Spark’s speed is well-suited for analyzing the behavior of website visitors at the ends of the spectrum. Once the analysis is run and Spark has identified the unusual behavior–maybe the user took an atypical route to the website or made an inordinate number of clicks—then the knowledge can be acted upon immediately within the application. That’s where the hooks into MemSQL come in.
This joining of Spark and MemSQL creates a sort of feedback loop, says Eric Frenkiel, co-founder and CEO of the San Francisco company. “There’s a way now to ensure that the Spark results are immediately implemented, that there’s a hand-off between the data science and application development engineers,” says Frenkiel, who will be speaking about MemSQL and Spark at next week’s Strata show. “[SQL] is good at giving you a very broad language to answer any type of business question, but certain things are not SQL expressible. You can’t have a language do everything. For us [having Spark support] gives customers a way to ask anything they desire.”
The mix of Spark, which is very good at data exploration, and MemSQL, which offer lightning fast SQL queries and ACID compliance, will be a boon to customers, Orenstein says. “There’s a really good fit between MemSQL and Spark in that we’re both in-memory distributed architectures,” he says. “When the connector is in use, it’s not a single-threaded stream—it’s actually parallel processing from one data set to a second data set across multiple nodes in the cluster. That kind of throughput and performance is what gives the combination the extra boost.”
Sparking in the Real World
Besides speed, ease-of-use is the benefit most often cited by Spark adopters. Anybody who is proficient in Scala can utilize the Spark APIs to access Spark’s capabilities, whether it’s the machine learning library (MLlib), SQL processing, stream processing (via Spark Streaming), or newer engines like graph processing engine (GraphX), and an R environment (Spark R).
Event stream processing is currently the most common use case for Spark, according to a recent survey on Spark conducted by Typesafe, followed by ETL, ad hoc queries, writing data to HDFS, and conducting SQL queries. Among customers who are using Spark for event stream processing, 71 percent of respondents are using Spark as part of a larger data pipeline, 65 percent are using Spark to extract data more quickly, while only 40 percent are using it to automate decision making at runtime.
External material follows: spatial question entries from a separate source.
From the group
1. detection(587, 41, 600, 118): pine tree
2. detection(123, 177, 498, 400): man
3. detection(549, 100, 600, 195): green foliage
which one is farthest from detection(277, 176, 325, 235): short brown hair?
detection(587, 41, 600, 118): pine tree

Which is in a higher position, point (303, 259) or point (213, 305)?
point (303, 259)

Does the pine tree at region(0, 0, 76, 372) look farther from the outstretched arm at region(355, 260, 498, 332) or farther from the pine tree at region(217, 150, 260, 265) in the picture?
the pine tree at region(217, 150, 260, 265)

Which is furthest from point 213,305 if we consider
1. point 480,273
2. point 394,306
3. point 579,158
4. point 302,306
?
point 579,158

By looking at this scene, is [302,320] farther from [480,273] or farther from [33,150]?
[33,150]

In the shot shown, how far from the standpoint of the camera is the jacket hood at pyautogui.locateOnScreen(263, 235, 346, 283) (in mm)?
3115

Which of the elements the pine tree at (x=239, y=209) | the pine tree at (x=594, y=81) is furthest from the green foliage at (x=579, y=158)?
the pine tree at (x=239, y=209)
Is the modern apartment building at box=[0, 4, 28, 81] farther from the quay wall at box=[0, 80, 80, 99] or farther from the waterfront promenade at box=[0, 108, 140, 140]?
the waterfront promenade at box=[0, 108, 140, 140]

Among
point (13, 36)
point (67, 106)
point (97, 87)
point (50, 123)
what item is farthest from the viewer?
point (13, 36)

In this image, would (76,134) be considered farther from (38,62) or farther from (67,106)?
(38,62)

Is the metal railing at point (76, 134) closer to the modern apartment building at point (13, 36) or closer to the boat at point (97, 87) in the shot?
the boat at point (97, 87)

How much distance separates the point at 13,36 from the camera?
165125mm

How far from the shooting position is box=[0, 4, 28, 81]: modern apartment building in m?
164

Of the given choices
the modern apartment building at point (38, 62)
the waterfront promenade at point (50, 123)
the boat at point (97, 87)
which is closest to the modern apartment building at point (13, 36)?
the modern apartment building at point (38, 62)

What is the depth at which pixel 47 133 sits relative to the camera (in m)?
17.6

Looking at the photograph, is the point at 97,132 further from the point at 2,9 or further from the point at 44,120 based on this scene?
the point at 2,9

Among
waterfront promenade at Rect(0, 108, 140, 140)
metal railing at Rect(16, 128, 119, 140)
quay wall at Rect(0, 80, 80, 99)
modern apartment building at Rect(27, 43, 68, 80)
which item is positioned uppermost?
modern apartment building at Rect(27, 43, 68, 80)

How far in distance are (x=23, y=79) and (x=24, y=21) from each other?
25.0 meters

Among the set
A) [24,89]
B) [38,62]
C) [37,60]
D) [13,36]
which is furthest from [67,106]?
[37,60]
Interestingly, the majority of Spark implementations are run on stand-alone clusters, according to the survey, which involved more than 2,000 users. Forty-two percent say they’re running Spark on YARN (i.e. Hadoop). Slightly less popular was Mesos, the data center resource manager that was developed alongside Spark at Cal Berkeley’s AMPLab, while Cassandra rounded out the Spark deployments with 20 percent.
The diversity of where Spark runs and what it can do is a strength of the platform, according to Matei Zaharia, who is the CTO at Databricks and is widely considered the father of Spark.
“This survey of over 2100 developers alone highlights that over 500 enterprises using or planning to use Spark in production in 2015, in environments ranging from Hadoop clusters to public and private clouds, with data sources including key-value stores, databases, streaming data and file systems,” Zaharia says in the report. “Their use cases range from batch workloads to SQL queries, stream processing and machine learning, highlighting Spark’s unique capability as a simple, unified platform for data processing.”